To determine the full mtDNA similarity, they next carried out complete mitochondrial genome sequencing on all three samples. For the modern samples, the entire mitochondrial genome was amplified via two long-range PCRs in duplicate, followed by sequencing on an Ion Torrent PGM.
Meanwhile, whole-genome sequencing of the mtDNA sequence of Skeleton 1 was carried out using on-array DNA hybridization capture on 24 sequencing libraries generated from 16 extracts using probes generated from the mtDNA sequence of the two modern relatives, followed by sequencing on a single 100 SE Illumina Hiseq 2000 sequencing lane.
This revealed a perfect whole-genome sequence match between Skeleton 1 and one of Richard's relatives, and a single base difference with the other relative that was deemed consistent with these individuals being matrilinear relatives over the time period considered.
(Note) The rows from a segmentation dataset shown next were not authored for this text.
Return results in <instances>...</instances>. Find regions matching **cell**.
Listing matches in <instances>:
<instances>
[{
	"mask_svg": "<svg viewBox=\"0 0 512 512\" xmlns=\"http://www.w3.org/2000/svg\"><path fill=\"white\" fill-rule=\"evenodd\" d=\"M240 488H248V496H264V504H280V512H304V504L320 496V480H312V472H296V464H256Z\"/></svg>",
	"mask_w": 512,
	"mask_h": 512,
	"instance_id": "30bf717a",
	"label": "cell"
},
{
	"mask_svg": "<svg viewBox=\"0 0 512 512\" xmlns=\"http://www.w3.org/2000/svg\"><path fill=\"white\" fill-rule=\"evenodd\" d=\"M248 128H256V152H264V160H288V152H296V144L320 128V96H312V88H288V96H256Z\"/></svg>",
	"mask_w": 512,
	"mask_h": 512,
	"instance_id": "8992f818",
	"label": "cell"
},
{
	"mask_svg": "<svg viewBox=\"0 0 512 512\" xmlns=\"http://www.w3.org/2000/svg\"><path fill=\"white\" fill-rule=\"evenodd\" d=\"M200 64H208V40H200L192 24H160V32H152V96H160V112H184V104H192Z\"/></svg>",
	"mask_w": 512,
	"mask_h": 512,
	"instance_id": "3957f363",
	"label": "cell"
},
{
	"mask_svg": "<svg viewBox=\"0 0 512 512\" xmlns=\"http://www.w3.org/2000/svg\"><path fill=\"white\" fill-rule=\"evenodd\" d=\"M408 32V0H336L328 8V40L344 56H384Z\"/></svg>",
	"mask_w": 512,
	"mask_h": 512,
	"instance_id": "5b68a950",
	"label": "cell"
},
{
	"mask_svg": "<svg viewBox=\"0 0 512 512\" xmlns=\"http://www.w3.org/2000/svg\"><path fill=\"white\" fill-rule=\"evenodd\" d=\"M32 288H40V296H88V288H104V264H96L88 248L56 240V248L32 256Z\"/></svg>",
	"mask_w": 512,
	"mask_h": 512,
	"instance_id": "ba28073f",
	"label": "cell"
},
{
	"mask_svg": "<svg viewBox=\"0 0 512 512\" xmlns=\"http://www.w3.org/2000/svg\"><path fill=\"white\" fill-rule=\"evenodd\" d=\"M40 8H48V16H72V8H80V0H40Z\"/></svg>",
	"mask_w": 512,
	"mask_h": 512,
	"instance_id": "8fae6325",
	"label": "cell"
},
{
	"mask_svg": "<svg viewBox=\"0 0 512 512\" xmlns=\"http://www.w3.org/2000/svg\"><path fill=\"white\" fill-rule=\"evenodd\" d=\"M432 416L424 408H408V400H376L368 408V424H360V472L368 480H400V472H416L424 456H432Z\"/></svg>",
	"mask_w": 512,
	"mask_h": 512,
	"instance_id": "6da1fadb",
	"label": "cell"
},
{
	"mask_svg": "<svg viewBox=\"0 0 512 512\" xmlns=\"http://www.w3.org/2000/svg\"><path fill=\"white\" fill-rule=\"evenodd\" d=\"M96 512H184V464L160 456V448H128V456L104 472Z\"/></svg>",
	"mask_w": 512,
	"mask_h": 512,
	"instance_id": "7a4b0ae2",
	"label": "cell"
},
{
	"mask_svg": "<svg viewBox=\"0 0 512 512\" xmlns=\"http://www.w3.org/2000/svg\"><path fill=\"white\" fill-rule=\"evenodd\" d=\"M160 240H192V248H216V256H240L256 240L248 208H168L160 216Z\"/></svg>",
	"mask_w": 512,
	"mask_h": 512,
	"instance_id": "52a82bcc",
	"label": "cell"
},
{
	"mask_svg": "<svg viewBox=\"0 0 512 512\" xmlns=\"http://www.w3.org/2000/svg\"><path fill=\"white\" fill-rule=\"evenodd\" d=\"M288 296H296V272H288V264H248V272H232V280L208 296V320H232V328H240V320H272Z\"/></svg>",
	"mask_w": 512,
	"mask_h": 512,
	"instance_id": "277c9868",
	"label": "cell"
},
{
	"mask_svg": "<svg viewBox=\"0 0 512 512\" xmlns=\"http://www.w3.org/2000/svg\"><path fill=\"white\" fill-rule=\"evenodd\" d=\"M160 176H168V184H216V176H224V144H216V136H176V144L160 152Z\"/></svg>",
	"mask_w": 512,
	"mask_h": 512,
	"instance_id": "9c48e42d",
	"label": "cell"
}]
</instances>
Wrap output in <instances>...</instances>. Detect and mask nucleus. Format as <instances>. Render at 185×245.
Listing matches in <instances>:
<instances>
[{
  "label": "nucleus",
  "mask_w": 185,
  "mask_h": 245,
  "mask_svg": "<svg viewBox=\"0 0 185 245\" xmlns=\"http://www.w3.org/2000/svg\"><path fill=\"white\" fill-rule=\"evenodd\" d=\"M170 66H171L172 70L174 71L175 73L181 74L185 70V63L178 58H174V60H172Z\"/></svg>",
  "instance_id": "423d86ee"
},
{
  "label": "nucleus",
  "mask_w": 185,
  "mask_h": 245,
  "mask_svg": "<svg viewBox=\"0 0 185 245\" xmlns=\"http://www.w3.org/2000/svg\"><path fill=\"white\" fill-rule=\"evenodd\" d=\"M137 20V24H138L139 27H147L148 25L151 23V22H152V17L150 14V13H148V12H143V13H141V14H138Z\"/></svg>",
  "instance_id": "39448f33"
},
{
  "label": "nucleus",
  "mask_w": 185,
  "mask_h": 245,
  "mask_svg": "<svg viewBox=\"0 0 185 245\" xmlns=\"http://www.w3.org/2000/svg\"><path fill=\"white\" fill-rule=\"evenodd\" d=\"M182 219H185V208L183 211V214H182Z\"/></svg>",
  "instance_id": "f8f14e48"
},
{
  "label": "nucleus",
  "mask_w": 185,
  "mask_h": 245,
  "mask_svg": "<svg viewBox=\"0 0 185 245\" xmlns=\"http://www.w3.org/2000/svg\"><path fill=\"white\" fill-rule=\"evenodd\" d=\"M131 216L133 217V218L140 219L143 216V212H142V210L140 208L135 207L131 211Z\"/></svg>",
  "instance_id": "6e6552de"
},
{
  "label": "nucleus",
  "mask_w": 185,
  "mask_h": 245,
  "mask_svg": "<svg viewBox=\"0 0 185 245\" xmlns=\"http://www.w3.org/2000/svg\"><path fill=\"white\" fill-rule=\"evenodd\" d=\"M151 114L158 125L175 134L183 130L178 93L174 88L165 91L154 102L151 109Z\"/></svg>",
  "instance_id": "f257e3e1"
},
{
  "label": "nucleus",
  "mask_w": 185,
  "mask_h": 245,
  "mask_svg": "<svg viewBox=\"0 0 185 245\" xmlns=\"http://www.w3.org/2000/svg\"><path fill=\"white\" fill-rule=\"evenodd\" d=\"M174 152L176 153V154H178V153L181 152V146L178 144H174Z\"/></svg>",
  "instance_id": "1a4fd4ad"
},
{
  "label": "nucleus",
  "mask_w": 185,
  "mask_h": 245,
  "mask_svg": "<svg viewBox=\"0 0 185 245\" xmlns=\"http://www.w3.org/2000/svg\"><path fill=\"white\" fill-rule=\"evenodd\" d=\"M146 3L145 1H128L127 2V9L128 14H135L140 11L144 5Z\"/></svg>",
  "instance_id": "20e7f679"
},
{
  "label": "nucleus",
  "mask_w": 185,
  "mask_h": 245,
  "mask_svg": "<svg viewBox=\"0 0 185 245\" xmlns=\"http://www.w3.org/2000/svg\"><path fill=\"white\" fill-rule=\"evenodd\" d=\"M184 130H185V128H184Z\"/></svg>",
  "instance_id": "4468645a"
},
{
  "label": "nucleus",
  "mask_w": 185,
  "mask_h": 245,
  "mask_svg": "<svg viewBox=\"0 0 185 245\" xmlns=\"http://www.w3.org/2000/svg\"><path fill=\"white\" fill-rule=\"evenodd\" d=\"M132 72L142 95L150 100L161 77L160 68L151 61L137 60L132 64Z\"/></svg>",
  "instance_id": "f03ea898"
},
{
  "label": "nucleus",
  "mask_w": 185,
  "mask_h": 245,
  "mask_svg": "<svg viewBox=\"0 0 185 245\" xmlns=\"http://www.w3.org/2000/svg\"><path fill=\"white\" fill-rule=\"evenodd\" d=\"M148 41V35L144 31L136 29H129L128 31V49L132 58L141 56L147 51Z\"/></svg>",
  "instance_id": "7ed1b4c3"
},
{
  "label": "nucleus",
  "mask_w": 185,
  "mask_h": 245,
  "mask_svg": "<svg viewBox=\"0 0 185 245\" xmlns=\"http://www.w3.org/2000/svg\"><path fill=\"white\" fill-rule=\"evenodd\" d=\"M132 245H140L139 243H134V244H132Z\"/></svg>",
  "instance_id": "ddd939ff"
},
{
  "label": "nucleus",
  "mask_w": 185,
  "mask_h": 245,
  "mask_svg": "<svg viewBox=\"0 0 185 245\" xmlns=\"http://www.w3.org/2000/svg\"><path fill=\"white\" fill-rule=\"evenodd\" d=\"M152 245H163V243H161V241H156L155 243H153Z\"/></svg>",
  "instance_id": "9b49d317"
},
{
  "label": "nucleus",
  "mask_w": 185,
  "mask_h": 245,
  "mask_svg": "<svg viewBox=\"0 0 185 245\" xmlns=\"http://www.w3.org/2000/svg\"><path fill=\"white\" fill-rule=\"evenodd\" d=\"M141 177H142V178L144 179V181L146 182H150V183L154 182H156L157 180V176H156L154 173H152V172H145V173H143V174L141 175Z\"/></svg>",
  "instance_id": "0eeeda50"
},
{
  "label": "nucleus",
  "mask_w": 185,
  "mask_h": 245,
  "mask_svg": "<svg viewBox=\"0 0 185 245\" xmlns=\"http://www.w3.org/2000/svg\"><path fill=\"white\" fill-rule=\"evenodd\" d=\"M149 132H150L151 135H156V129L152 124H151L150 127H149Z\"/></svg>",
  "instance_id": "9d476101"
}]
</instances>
A review of a database of 26,127 European complete mtDNA control region sequences and a database of 1,832 British Isles samples confirmed that the perfect mtDNA match was highly unlikely to result from chance.
Finally, eye and hair color DNA typing was carried out on Skeleton 1 and showed it had a 96 percent probability of having blue eyes and a 77 percent probability of having blond hair, which matches one of the earliest of the few surviving portraits of Richard III.
"Our paper covers all the genetic and genealogical analysis involved in the identification of the remains of Skeleton 1 from the Grey Friars site in Leicester and is the first to draw together all the strands of evidence to come to a conclusion about the identity of those remains," Turi King, lead author of the Nature Communications study, said in a statement. "Even with our highly conservative analysis, the evidence is overwhelming that these are indeed the remains of King Richard III, thereby closing an over 500-year-old missing persons case."
"The combination of evidence confirms the remains as those of Richard III," senior author Kevin Schurer added. "Especially important is the triangulation of the maternal line descendants. The break in the Y-chromosome line is not overly surprising given the incidence of non-paternity, but does pose interesting speculative questions over succession as a result."
Indeed, as the paper's authors pointed out, one or more false paternity events occurring in the years before Richard III's ascension to the throne would call into question the legitimacy of a number of claims to the British monarchy following Richard III's death.